小児病棟の子供たちがゲームを巡って喧嘩になったとか。どこそこの患者さんが突然喋れなくなったと思って看護婦さんが大騒ぎしてたら、実は入れ歯をどこかに置き忘れてしまっただけだったとか。
でも、私がお姉ちゃんの話を楽しみにしているのは、それだけじゃない。
お姉ちゃんは本当の事を私に教えてくれる。
「これはね、少し前にあった本当の話」
お姉ちゃんはそう前置きしてから話し出した。
「小児病棟の子たちのお話をしたでしょう。
あの子たち、症状の軽い子たちはみんな元気でね。
動くことのできない子も当然いるけれど、そうじゃない子とか、治りかけの子たちっていうのはすごく元気でね。うらやましいくらい。
用事があって階段で下の方に行くと、たまに笑い声とかも聞こえてくるの。階段っていっても非常階段のことよ、たいてい人は通らないけれど。
それでね、ある時誰かがボールを部屋に持ち込んだの。
たぶん、遊戯室とかに置いてあったものだと思うんだけどね。
バレーボールくらいの大きさだけど、そんなに硬くなくて、柔らかい素材でできたボール。

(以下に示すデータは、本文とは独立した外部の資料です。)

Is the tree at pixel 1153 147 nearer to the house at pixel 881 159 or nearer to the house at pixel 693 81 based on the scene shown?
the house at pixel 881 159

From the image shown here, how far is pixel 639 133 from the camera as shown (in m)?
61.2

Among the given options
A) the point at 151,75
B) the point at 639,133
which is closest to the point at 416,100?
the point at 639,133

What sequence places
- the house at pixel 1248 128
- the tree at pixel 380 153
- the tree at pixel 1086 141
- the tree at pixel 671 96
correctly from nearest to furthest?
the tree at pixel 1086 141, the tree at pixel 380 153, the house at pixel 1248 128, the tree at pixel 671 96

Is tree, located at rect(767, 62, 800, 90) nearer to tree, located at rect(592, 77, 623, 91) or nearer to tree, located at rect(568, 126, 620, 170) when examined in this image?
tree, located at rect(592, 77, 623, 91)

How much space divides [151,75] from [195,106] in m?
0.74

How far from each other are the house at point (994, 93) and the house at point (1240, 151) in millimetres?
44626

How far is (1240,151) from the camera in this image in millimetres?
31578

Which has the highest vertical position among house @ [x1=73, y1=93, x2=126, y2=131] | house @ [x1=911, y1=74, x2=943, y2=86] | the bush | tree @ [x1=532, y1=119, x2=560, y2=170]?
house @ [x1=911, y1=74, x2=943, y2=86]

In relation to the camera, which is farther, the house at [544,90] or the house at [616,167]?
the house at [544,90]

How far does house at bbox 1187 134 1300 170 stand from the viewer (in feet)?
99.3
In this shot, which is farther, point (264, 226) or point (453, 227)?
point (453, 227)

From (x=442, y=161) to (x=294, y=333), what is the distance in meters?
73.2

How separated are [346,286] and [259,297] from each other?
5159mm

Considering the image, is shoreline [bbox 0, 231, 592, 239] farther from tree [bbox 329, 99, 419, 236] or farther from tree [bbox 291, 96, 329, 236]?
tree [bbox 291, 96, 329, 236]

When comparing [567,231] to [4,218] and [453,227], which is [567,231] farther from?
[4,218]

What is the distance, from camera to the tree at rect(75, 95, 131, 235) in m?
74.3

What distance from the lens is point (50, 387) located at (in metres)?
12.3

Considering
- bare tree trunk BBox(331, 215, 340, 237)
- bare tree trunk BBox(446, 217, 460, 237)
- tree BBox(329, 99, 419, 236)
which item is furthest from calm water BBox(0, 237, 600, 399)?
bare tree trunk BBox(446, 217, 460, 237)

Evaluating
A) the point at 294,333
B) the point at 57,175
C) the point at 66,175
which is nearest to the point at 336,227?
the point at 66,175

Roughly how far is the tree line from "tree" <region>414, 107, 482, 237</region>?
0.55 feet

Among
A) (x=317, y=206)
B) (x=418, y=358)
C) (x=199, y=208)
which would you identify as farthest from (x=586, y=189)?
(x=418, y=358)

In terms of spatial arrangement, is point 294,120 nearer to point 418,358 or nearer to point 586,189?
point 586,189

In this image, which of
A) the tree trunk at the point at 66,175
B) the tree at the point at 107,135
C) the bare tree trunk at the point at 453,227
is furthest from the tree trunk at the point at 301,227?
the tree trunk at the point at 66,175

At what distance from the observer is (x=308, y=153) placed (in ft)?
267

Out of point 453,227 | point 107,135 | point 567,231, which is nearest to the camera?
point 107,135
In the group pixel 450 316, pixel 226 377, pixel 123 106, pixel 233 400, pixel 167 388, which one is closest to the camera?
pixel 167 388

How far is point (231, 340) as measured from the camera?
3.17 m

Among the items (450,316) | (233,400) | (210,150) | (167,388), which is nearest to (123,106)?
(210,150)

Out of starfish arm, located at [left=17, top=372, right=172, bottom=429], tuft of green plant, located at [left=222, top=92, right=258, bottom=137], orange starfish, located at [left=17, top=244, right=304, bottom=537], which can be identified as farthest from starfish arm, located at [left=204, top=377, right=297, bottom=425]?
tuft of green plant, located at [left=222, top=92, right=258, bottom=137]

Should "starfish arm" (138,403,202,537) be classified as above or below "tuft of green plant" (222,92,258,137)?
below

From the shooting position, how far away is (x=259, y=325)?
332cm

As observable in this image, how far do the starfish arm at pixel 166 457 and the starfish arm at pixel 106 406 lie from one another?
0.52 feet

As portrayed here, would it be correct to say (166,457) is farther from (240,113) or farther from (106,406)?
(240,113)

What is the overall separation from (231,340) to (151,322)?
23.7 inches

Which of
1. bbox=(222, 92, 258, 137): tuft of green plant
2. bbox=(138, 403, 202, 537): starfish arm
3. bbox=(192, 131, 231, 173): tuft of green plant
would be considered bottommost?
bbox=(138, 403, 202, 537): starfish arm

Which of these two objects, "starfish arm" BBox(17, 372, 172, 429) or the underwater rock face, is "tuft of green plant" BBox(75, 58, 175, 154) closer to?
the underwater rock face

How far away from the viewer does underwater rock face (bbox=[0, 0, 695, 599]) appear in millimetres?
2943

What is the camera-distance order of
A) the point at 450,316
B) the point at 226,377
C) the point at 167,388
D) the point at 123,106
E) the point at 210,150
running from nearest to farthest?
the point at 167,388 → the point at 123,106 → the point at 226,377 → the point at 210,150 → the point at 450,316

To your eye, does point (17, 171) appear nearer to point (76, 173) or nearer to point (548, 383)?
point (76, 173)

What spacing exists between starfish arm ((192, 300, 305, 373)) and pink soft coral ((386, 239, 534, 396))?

それをついつい、遊戯室の延長で持ってきちゃったのね、部屋に。
そうなるとどうなると思う?
……はい時間切れ。
そんなものがあると楽しくて、つい投げちゃうわよね。部屋の中で投げあって、それを看護婦さんに見つかっちゃったのよ。他の関係なかった子の物が倒れたりして泣いてたりもしたから。
おかげでみんな看護婦さんにこってり絞られた。こっそり見に行ったけど、でも子供って、怒られるとやりたくなるのよね。今度は見つからない場所で…って思ったんでしょうね。
今度はもっと、面白い場所で、見つからないように。
どこだと思う?
そう、よくわかったね。
非常階段。
あそこでね、上から下にボールを投げるって遊びを思いついた。だから、やった。仕方ないよね。
今度はそうそう見つからなかったみたいで、時折ボールを投げる音が聞こえてきた。それでも、見つかる時は見つかるんだよ。非常階段って、あんまり人は通らないけど、動ける入院患者さんとか、お見舞いの人が時々使ってたから。
小児科の看護婦さんが乗り込んだ時、やばいって思ったんだろうね。そのまま上に逃げようとして……、知ってると思うけど、あそこ螺旋状になってるでしょう。ジグザグというか…。
絶対に捕まらないと思ったんでしょうね。真ん中の小さな吹き抜けになってるところから身を乗り出して、バーカとか、捕まえてみろ、とかそういう事を叫んだんだけど。
そのまま落ちてしまった。
そんな隙間みたいなところに落ちるなんて誰も思いつかなかった。小さな子供だったからそうなってしまったとしか言えない事故よ。
もうね、病院中騒ぎになってしまった。
今は落ち着いているけどね。私もドキドキして、とにかく部屋から出ないようにしてくださいって言われてそれっきり。
なんでも、首の骨を折ってそのまま即死だったみたい。
……それのどこが怖いのかって?
お話はここから。……それからね、聞こえるの。
あの階段。あの子の落ちた時間、真昼なのに、一人で通ってるときに限って、隅にボールが転がってる事があるの。突然、ぽーん、とね。いったいなんだろうこんなところにって通り過ぎると、そのボールは転々と転がっていってしまう。
そして、びっくりして振り返ると。
その男の子の首が、転がりながら笑っているの。
……私は見たのかって?
ううん、小児科に入院している子に聞いたのよ。私にこっそり教えてくれたわ。私も怖くなって、それ以来お昼にあの階段は使わないようにしてる。使うとしたら、誰かと一緒に降りるようにしているの。
あそこ、登っているときに上が見えないじゃない。
だからもし、踊場に上がった時に、隅にボールがあったらと思うと……。
ね、わかるでしょう。これが私の知ってる本当の話。面白かった?
え? あの階段で登ってきたのに、帰りづらい?
……ふふふ。だって私だけ怖いのなんて、ちょっと不公平じゃない。だからおあいこ。
今日のところは許してよ。帰る時は、みんなが使ってる大階段を使えばいいから。ね」
お姉ちゃんは、時折いじわるだ。
だけれど、お姉ちゃんは本当の事を私に教えてくれる。
だから多分私は、休みのたびに面会に来てしまうんだ……。